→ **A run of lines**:
[START]
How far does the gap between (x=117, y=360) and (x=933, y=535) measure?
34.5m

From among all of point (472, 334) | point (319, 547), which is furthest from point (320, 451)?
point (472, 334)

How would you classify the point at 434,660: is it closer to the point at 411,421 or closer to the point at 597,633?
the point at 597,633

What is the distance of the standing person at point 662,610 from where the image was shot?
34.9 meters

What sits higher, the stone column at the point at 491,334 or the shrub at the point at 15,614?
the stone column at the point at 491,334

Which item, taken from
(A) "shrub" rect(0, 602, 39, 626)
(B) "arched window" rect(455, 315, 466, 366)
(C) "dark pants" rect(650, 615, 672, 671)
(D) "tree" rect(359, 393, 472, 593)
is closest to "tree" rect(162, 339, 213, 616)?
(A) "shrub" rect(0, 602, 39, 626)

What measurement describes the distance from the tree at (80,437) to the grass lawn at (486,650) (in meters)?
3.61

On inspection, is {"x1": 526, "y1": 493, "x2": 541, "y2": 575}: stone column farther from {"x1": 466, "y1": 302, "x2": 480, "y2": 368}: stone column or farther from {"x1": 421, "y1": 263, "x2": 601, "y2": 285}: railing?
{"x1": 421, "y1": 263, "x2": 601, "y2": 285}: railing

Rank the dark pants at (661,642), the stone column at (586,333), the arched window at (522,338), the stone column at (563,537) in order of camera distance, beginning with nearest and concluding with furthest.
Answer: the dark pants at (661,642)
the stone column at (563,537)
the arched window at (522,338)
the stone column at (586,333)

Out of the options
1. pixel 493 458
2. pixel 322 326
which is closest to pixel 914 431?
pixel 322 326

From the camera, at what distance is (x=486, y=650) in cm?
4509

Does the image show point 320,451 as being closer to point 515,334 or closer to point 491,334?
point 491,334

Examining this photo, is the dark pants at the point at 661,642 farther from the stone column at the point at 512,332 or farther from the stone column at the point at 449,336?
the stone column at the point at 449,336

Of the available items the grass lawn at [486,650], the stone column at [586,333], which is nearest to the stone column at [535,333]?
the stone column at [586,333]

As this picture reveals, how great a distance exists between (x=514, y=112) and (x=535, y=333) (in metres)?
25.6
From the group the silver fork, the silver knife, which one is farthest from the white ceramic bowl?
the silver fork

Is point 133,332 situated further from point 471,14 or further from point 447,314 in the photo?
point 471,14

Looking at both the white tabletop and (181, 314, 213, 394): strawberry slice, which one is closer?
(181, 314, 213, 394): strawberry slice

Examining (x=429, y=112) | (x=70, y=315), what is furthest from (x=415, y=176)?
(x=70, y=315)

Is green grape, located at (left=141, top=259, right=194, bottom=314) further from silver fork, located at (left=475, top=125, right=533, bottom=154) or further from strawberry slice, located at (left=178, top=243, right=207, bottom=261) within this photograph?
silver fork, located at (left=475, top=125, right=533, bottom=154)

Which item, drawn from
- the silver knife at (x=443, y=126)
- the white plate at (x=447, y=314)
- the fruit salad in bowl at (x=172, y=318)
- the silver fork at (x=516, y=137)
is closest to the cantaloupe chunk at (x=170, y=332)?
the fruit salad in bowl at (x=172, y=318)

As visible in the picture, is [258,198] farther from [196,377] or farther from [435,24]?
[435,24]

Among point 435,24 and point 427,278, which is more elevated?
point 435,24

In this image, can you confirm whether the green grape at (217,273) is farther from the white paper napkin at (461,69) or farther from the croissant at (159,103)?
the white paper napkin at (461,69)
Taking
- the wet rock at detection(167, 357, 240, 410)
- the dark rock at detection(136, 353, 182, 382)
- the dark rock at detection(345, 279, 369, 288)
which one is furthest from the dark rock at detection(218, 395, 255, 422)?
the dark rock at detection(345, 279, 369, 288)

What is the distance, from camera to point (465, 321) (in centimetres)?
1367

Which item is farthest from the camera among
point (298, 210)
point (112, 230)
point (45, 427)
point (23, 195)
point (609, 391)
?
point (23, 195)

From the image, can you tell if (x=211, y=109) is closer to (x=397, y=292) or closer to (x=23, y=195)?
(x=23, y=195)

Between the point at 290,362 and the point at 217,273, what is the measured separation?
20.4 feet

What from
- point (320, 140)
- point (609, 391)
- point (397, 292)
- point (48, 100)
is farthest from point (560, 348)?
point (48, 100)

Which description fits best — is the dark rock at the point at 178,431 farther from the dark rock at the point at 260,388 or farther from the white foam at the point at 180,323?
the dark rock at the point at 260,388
[END]
→ **Description of the task**: Swap each "closer to" in the lines above for "nearer to", and write all the lines out again with nothing else altered.

→ **Output for this task**:
How far does the gap between (x=117, y=360) and (x=933, y=535) measure?
34.5m

From among all of point (472, 334) | point (319, 547), which is furthest from point (320, 451)?
point (472, 334)

How would you classify the point at 434,660: is it nearer to the point at 411,421 or nearer to the point at 597,633?
the point at 597,633

What is the distance of the standing person at point 662,610 from where the image was shot?
34.9 meters

What sits higher, the stone column at the point at 491,334 or the shrub at the point at 15,614?
the stone column at the point at 491,334

Which item, taken from
(A) "shrub" rect(0, 602, 39, 626)
(B) "arched window" rect(455, 315, 466, 366)
(C) "dark pants" rect(650, 615, 672, 671)
(D) "tree" rect(359, 393, 472, 593)
is closest to "tree" rect(162, 339, 213, 616)?
(A) "shrub" rect(0, 602, 39, 626)

What measurement describes the distance from the tree at (80,437) to the grass lawn at (486,650) (in meters)?
3.61

On inspection, is {"x1": 526, "y1": 493, "x2": 541, "y2": 575}: stone column farther from {"x1": 466, "y1": 302, "x2": 480, "y2": 368}: stone column or farther from {"x1": 421, "y1": 263, "x2": 601, "y2": 285}: railing?
{"x1": 421, "y1": 263, "x2": 601, "y2": 285}: railing

Rank the dark pants at (661,642), the stone column at (586,333), the arched window at (522,338), the stone column at (563,537) in order of camera distance, beginning with nearest and concluding with furthest.
Answer: the dark pants at (661,642)
the stone column at (563,537)
the arched window at (522,338)
the stone column at (586,333)

Out of the options
1. pixel 493 458
2. pixel 322 326
which is closest to pixel 914 431?
pixel 322 326

From the camera, at what distance is (x=486, y=650) in cm?
4509

Does the image show point 320,451 as being nearer to point 515,334 or nearer to point 491,334?
point 491,334

Examining this photo, is the dark pants at the point at 661,642 farther from the stone column at the point at 512,332 or farther from the stone column at the point at 449,336?
the stone column at the point at 449,336

Of the available items the grass lawn at [486,650], the stone column at [586,333], which is nearest to the stone column at [535,333]?
the stone column at [586,333]

As this picture reveals, how great a distance exists between (x=514, y=112) and (x=535, y=333) (in metres)?
25.6
From the group the silver fork, the silver knife, which one is farthest from the white ceramic bowl?
the silver fork

Is point 133,332 situated further from point 471,14 or further from point 447,314 in the photo?
point 471,14

Looking at both the white tabletop and (181, 314, 213, 394): strawberry slice, which one is closer?
(181, 314, 213, 394): strawberry slice

Examining (x=429, y=112) | (x=70, y=315), what is furthest from (x=415, y=176)?
(x=70, y=315)

Is green grape, located at (left=141, top=259, right=194, bottom=314) further from silver fork, located at (left=475, top=125, right=533, bottom=154) or further from strawberry slice, located at (left=178, top=243, right=207, bottom=261) within this photograph?
silver fork, located at (left=475, top=125, right=533, bottom=154)

Which item, drawn from
- the silver knife at (x=443, y=126)
- the white plate at (x=447, y=314)
- the fruit salad in bowl at (x=172, y=318)
- the silver fork at (x=516, y=137)
is closest to the cantaloupe chunk at (x=170, y=332)?
the fruit salad in bowl at (x=172, y=318)

As visible in the picture, is [258,198] farther from [196,377] or farther from [435,24]?
[435,24]

Among point 435,24 and point 427,278, which is more elevated?
point 435,24

In this image, can you confirm whether the green grape at (217,273) is farther from the white paper napkin at (461,69) or farther from the croissant at (159,103)?
the white paper napkin at (461,69)
Taking
- the wet rock at detection(167, 357, 240, 410)
- the dark rock at detection(136, 353, 182, 382)
- the dark rock at detection(345, 279, 369, 288)
which one is furthest from the dark rock at detection(218, 395, 255, 422)?
the dark rock at detection(345, 279, 369, 288)

What is the distance, from camera to point (465, 321) (in centimetres)?
1367

Which item is farthest from the camera among
point (298, 210)
point (112, 230)
point (45, 427)
point (23, 195)
point (609, 391)
?
point (23, 195)

From the image, can you tell if (x=211, y=109) is nearer to (x=397, y=292) or nearer to (x=23, y=195)?
(x=23, y=195)

Between the point at 290,362 and the point at 217,273, what is the measured separation?
20.4 feet

What from
- point (320, 140)
- point (609, 391)
- point (397, 292)
- point (48, 100)
is farthest from point (560, 348)?
point (48, 100)

Which description fits best — is the dark rock at the point at 178,431 farther from the dark rock at the point at 260,388 or farther from the white foam at the point at 180,323?
the dark rock at the point at 260,388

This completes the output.